2. Second Radical: $\sqrt[9]{\frac{2x}{y^8}}$: [ \sqrt[9]{\frac{2x}{y^8}} = \frac{\sqrt[9]{2x}}{\sqrt[9]{y^8}} ] For the denominator, $\sqrt[9]{y^8}$ remains as it is. So this term becomes: [ \frac{\sqrt[9]{2x}}{\sqrt[9]{y^8}} ]

Step 2: Combine both radicals.

The full expression becomes: [ 4 \cdot \frac{x}{\sqrt[5]{y}} \cdot \frac{\sqrt[9]{2x}}{\sqrt[9]{y^8}} ] Combine terms into one fraction: [ \frac{4x \cdot \sqrt[9]{2x}}{\sqrt[5]{y} \cdot \sqrt[9]{y^8}} ]

Step 3: Simplify the denominator.

Multiply the roots of $y$: [ \sqrt[5]{y} \cdot \sqrt[9]{y^8} ] Using the property of exponents: $y^{\frac{1}{5}} \cdot y^{\frac{8}{9}}$ Add the exponents: $y^{\frac{1}{5} + \frac{8}{9}}$ Convert to a common denominator: $\frac{1}{5} = \frac{9}{45}, \quad \frac{8}{9} = \frac{40}{45}$ $\frac{1}{5} + \frac{8}{9} = \frac{49}{45}$ So the denominator becomes: $y^{\frac{49}{45}}$

Step 4: Simplify the numerator.

The numerator is: $4x \cdot \sqrt[9]{2x}$ Leave as is for now.

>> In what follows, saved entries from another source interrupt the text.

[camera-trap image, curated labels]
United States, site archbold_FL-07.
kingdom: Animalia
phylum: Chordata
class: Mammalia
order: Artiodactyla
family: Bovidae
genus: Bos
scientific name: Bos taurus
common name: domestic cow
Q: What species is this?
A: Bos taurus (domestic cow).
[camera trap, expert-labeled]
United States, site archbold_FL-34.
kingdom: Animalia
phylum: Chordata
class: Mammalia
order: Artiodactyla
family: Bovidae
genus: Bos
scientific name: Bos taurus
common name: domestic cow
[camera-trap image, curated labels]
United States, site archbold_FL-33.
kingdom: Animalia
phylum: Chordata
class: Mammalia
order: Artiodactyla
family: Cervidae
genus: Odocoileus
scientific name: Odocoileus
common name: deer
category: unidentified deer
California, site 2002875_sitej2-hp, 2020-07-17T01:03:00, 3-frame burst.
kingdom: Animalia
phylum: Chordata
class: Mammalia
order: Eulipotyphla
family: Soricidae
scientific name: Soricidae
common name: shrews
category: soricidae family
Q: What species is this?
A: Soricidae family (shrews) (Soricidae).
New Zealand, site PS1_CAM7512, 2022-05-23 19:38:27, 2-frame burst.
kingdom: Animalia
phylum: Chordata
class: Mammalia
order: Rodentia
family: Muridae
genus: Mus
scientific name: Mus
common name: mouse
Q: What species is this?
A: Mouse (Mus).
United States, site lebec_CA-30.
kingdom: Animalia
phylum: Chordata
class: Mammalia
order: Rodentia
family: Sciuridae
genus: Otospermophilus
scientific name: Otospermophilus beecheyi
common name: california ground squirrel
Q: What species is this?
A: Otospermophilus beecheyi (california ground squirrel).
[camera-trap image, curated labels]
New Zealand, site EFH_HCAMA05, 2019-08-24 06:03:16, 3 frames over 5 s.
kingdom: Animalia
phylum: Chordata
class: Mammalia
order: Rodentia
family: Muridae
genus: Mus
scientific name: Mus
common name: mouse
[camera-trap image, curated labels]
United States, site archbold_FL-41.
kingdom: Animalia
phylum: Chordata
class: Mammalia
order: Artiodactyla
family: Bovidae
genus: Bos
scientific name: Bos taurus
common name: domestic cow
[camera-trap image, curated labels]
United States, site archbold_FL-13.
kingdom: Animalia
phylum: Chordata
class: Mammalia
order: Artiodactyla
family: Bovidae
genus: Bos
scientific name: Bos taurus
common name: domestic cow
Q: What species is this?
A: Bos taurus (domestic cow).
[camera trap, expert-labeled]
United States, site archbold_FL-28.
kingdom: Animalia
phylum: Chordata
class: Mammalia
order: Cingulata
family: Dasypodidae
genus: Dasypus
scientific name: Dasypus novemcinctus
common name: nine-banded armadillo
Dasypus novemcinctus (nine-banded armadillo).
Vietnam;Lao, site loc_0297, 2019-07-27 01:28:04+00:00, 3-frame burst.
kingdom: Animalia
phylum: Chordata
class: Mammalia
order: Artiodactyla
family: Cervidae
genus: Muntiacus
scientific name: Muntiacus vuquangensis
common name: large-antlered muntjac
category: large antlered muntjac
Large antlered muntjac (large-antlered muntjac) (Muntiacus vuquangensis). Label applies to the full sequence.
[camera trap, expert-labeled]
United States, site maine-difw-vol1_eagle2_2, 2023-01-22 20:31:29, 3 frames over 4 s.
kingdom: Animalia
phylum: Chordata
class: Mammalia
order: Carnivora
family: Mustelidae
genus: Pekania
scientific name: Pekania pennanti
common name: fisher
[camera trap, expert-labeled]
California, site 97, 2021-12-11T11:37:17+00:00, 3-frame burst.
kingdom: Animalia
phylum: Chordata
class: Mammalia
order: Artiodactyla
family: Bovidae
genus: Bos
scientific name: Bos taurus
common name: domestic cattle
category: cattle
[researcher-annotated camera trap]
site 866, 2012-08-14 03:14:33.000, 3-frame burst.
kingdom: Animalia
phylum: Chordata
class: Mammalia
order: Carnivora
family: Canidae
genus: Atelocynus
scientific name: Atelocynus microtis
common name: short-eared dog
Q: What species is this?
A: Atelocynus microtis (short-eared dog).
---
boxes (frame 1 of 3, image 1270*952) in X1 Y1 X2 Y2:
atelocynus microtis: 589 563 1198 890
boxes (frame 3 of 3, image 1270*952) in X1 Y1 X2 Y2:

Final Simplified Expression:

$\frac{4x \cdot \sqrt[9]{2x}}{y^{\frac{49}{45}}}$

Let me know if you'd like further clarification or alternate steps!

Related Questions:

1. How do you handle fractional exponents when simplifying radicals?
2. What are the rules for multiplying roots with different indices?
3. Can you further simplify $\sqrt[9]{2x}$ into exponential form?
4. How do you rationalize denominators involving fractional powers?
5. What are practical applications of simplifying such expressions?

Tip:

Always convert radicals into fractional exponents for easier manipulation when combining or simplifying.